Published
2010-09-15 13:17
As hinted in the blog post on upcoming features, CiviCRM 3.3 will ship with the first cut of database-level logging.
This feature was first discussed alongside contact undelete (introduced in CiviCRM 3.2) and specified further on the wiki, and after running some tests the current idea of the implementation follows quite closely what was discussed and – especially – speced there (so do check the wiki for details).
The general idea is that every CiviCRM table that we’ll want to log will acquire a counterpart log table (e.g., civicrm_contact_log will be introduced to track civicrm_contact changes) that will be append-only (and so use the ARCHIVE engine). The log tables will mirror their counterpart ‘source’ tables, with additional columns for storing the logtime, the MySQL connection id, the contact id of the current CiviCRM user and the action that is happening to the ‘source’ table (insert/update/delete).
The log tables will be populated using triggers on the relevant ‘source’ tables, with the connection id and the current CiviCRM user coming from the current session. This approach allows us to offload the logging to the database, which should be much more efficient, less error-prone and automated.
As triggers are often not available on shared hosting, logging will be an optional feature (off by default), available for enabling after a check that all the requirements are met.
We plan to leverage the CiviReport stack to do log-based reporting; in the future (CiviCRM 3.3 if possible for a first cut) we also plan to introduce undo/revert functionality; this will be based on the connection id tracking in the log tables (so an undo/revert atom will be whatever happened to the database during a single connection).
Comments
it might be useful to have the option of handling the log tables in a separate database. the logs have potential to significantly bloat the db -- especially if there's no mechanism for limiting history (e.g. 5 latest revisions are kept). that will impact backups and general performance -- and will make navigating the db more cumbersome.

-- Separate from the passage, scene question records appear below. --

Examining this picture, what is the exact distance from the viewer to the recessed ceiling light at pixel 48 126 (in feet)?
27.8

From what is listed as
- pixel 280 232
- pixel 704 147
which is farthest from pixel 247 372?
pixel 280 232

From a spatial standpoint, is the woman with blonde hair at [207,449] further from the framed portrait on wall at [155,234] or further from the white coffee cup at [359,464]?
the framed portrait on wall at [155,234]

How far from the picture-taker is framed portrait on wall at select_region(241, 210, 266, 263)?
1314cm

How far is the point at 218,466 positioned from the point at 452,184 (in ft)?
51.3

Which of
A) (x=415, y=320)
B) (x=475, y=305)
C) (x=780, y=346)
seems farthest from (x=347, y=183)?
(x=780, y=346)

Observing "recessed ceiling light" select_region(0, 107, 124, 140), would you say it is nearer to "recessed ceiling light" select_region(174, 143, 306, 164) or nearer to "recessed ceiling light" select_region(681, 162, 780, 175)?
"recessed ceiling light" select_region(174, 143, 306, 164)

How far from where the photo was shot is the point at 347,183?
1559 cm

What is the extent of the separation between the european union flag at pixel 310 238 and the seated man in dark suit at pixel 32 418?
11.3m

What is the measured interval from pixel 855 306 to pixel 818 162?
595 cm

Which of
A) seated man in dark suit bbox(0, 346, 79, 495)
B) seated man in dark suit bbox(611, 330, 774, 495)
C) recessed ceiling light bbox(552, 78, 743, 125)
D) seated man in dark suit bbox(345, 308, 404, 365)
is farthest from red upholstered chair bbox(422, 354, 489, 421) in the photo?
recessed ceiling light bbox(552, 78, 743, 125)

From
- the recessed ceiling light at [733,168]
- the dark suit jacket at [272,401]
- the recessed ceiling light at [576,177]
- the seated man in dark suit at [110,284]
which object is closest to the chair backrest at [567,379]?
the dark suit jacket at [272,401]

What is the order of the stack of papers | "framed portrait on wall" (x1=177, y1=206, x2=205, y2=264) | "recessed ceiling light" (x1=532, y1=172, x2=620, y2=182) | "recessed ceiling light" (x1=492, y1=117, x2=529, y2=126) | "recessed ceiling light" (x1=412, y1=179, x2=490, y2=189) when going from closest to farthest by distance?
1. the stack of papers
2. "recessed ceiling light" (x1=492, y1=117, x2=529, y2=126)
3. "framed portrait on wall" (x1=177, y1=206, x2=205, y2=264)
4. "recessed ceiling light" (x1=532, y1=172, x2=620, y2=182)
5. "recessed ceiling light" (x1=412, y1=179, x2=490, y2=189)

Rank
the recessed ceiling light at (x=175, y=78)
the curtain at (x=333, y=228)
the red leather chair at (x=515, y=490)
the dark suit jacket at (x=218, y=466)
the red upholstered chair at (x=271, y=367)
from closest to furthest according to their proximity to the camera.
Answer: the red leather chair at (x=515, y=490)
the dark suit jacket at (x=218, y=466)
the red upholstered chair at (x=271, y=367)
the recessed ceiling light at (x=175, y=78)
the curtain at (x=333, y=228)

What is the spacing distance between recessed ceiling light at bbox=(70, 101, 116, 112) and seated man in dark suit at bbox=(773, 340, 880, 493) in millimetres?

it would also be great to have some built in diffing utilities. as i understand it, the entire row would be duplicated on change -- not just the delta data. that's great from an archival standpoint, but most of the time people just want to know the piece that changed.
The existing log, beside being more "lightway" as still the benefit of being able to store not only logs about changes on the contact record itself, but potentially about the join tables too, eg. contact_group, contact_tag, contact_case...
In short, please keep the existing log, I think it serves a different and complementary function.
X+
Interesting - I've never found the existing log very useful and had (before I saw the logging specs) hoped that it would be done away with & replaced by an enhanced activity log. I had thought it didn't really tell us much at all but some actitivies (contribution received on, bulk mail sent) are little more than a log and make it hard to see the 'real' activities (that are not reflected elsewhere or applicable to all in the DB). My imagined solution would have seen log done away with but some extra activity types added (the things that are currently in the log) and then some user configurability as to which types of activity would show on the 'activity tab' and which would show on the 'log' tab.
But when I read the spec I realised it was addressing a completely different problem.
On the logging spec - what information will be added to the log table in terms of:
- date row was changed
- user that changed it (CMS userid)
- contact that changed it (civi contact id)
- reason / action that caused it to change
Hi,
Imagine that on this log, you get beside the "something changed on the contact", "something changed with a group and this contact", "something changed with a tag"...
It would allow to be able to do plenty of asynchronous tasks, eg:
- export all the contacts that have been added/removed in group X to your mailman
- export these to your outlook
and in general, plenty of these actions are done synchroneously (eg sync with og group), meaning that you got a less responsive interface for no reason, as it could be done in the background if we had a proper tool to trigger them.
X+